WHAT TO PRODUCE:
Give an exact copy of every entry.
━━ INFORMATION PROVIDED
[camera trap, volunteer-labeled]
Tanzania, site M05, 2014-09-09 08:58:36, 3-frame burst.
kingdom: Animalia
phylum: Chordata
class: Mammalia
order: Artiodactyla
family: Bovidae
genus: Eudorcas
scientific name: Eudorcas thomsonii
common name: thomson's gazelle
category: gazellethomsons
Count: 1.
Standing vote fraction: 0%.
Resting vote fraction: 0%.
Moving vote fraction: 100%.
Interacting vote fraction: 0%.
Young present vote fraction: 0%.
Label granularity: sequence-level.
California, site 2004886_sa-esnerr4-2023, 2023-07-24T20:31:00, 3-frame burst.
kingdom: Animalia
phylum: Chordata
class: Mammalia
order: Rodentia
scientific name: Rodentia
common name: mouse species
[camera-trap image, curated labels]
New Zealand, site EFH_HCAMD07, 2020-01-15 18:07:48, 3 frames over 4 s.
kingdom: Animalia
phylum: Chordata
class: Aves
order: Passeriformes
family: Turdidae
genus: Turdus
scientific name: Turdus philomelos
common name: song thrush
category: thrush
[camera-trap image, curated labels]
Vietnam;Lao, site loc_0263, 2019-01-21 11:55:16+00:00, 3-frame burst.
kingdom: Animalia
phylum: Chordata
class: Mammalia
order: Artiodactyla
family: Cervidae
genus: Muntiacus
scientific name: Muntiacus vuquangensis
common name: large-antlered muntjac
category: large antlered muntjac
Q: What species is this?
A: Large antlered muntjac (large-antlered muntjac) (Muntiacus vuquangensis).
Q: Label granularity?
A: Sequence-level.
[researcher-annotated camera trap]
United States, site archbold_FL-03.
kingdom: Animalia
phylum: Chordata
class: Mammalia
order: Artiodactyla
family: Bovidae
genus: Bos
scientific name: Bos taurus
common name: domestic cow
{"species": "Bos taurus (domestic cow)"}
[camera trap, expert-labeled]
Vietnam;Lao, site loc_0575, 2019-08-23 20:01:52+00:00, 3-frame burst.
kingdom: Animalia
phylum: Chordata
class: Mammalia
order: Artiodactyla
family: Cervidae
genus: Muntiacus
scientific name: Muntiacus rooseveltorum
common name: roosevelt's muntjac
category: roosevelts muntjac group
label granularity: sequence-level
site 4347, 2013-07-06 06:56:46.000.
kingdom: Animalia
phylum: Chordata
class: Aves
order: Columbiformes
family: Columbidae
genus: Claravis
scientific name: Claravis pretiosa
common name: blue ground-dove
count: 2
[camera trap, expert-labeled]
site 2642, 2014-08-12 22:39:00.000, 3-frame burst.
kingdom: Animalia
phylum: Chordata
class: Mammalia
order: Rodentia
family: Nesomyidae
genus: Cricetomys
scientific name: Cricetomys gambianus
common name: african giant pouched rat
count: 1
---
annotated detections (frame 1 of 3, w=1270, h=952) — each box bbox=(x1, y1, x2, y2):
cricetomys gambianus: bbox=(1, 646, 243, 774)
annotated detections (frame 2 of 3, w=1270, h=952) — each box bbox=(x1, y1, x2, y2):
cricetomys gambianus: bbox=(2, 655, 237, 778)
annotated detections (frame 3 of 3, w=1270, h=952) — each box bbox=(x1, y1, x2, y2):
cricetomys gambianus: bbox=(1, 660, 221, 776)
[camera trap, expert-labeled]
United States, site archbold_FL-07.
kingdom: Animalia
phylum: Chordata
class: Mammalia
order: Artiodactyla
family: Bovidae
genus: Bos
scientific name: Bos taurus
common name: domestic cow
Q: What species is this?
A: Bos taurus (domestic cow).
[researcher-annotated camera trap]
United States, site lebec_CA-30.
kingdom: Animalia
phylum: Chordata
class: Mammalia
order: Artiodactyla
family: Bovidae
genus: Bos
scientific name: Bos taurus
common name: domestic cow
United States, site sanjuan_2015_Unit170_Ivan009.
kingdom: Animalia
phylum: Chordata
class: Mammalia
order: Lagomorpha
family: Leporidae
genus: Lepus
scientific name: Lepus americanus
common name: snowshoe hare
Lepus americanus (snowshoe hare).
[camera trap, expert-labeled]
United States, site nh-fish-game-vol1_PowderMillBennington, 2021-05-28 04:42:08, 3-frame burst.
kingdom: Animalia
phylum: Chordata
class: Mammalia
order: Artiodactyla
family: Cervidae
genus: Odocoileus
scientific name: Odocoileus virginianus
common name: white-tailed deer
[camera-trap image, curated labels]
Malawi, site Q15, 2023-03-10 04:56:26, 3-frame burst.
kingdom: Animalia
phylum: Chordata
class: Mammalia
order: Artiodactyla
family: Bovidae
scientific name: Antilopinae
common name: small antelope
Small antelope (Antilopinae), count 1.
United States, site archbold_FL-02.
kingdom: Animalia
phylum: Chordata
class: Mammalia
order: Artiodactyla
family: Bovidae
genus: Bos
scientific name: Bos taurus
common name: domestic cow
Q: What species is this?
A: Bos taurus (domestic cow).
━━━━
REPLY TO THE EXERCISE:
[camera trap, volunteer-labeled]
Tanzania, site M05, 2014-09-09 08:58:36, 3-frame burst.
kingdom: Animalia
phylum: Chordata
class: Mammalia
order: Artiodactyla
family: Bovidae
genus: Eudorcas
scientific name: Eudorcas thomsonii
common name: thomson's gazelle
category: gazellethomsons
Count: 1.
Standing vote fraction: 0%.
Resting vote fraction: 0%.
Moving vote fraction: 100%.
Interacting vote fraction: 0%.
Young present vote fraction: 0%.
Label granularity: sequence-level.
California, site 2004886_sa-esnerr4-2023, 2023-07-24T20:31:00, 3-frame burst.
kingdom: Animalia
phylum: Chordata
class: Mammalia
order: Rodentia
scientific name: Rodentia
common name: mouse species
[camera-trap image, curated labels]
New Zealand, site EFH_HCAMD07, 2020-01-15 18:07:48, 3 frames over 4 s.
kingdom: Animalia
phylum: Chordata
class: Aves
order: Passeriformes
family: Turdidae
genus: Turdus
scientific name: Turdus philomelos
common name: song thrush
category: thrush
[camera-trap image, curated labels]
Vietnam;Lao, site loc_0263, 2019-01-21 11:55:16+00:00, 3-frame burst.
kingdom: Animalia
phylum: Chordata
class: Mammalia
order: Artiodactyla
family: Cervidae
genus: Muntiacus
scientific name: Muntiacus vuquangensis
common name: large-antlered muntjac
category: large antlered muntjac
Q: What species is this?
A: Large antlered muntjac (large-antlered muntjac) (Muntiacus vuquangensis).
Q: Label granularity?
A: Sequence-level.
[researcher-annotated camera trap]
United States, site archbold_FL-03.
kingdom: Animalia
phylum: Chordata
class: Mammalia
order: Artiodactyla
family: Bovidae
genus: Bos
scientific name: Bos taurus
common name: domestic cow
{"species": "Bos taurus (domestic cow)"}
[camera trap, expert-labeled]
Vietnam;Lao, site loc_0575, 2019-08-23 20:01:52+00:00, 3-frame burst.
kingdom: Animalia
phylum: Chordata
class: Mammalia
order: Artiodactyla
family: Cervidae
genus: Muntiacus
scientific name: Muntiacus rooseveltorum
common name: roosevelt's muntjac
category: roosevelts muntjac group
label granularity: sequence-level
site 4347, 2013-07-06 06:56:46.000.
kingdom: Animalia
phylum: Chordata
class: Aves
order: Columbiformes
family: Columbidae
genus: Claravis
scientific name: Claravis pretiosa
common name: blue ground-dove
count: 2
[camera trap, expert-labeled]
site 2642, 2014-08-12 22:39:00.000, 3-frame burst.
kingdom: Animalia
phylum: Chordata
class: Mammalia
order: Rodentia
family: Nesomyidae
genus: Cricetomys
scientific name: Cricetomys gambianus
common name: african giant pouched rat
count: 1
---
annotated detections (frame 1 of 3, w=1270, h=952) — each box bbox=(x1, y1, x2, y2):
cricetomys gambianus: bbox=(1, 646, 243, 774)
annotated detections (frame 2 of 3, w=1270, h=952) — each box bbox=(x1, y1, x2, y2):
cricetomys gambianus: bbox=(2, 655, 237, 778)
annotated detections (frame 3 of 3, w=1270, h=952) — each box bbox=(x1, y1, x2, y2):
cricetomys gambianus: bbox=(1, 660, 221, 776)
[camera trap, expert-labeled]
United States, site archbold_FL-07.
kingdom: Animalia
phylum: Chordata
class: Mammalia
order: Artiodactyla
family: Bovidae
genus: Bos
scientific name: Bos taurus
common name: domestic cow
Q: What species is this?
A: Bos taurus (domestic cow).
[researcher-annotated camera trap]
United States, site lebec_CA-30.
kingdom: Animalia
phylum: Chordata
class: Mammalia
order: Artiodactyla
family: Bovidae
genus: Bos
scientific name: Bos taurus
common name: domestic cow
United States, site sanjuan_2015_Unit170_Ivan009.
kingdom: Animalia
phylum: Chordata
class: Mammalia
order: Lagomorpha
family: Leporidae
genus: Lepus
scientific name: Lepus americanus
common name: snowshoe hare
Lepus americanus (snowshoe hare).
[camera trap, expert-labeled]
United States, site nh-fish-game-vol1_PowderMillBennington, 2021-05-28 04:42:08, 3-frame burst.
kingdom: Animalia
phylum: Chordata
class: Mammalia
order: Artiodactyla
family: Cervidae
genus: Odocoileus
scientific name: Odocoileus virginianus
common name: white-tailed deer
[camera-trap image, curated labels]
Malawi, site Q15, 2023-03-10 04:56:26, 3-frame burst.
kingdom: Animalia
phylum: Chordata
class: Mammalia
order: Artiodactyla
family: Bovidae
scientific name: Antilopinae
common name: small antelope
Small antelope (Antilopinae), count 1.
United States, site archbold_FL-02.
kingdom: Animalia
phylum: Chordata
class: Mammalia
order: Artiodactyla
family: Bovidae
genus: Bos
scientific name: Bos taurus
common name: domestic cow
Q: What species is this?
A: Bos taurus (domestic cow).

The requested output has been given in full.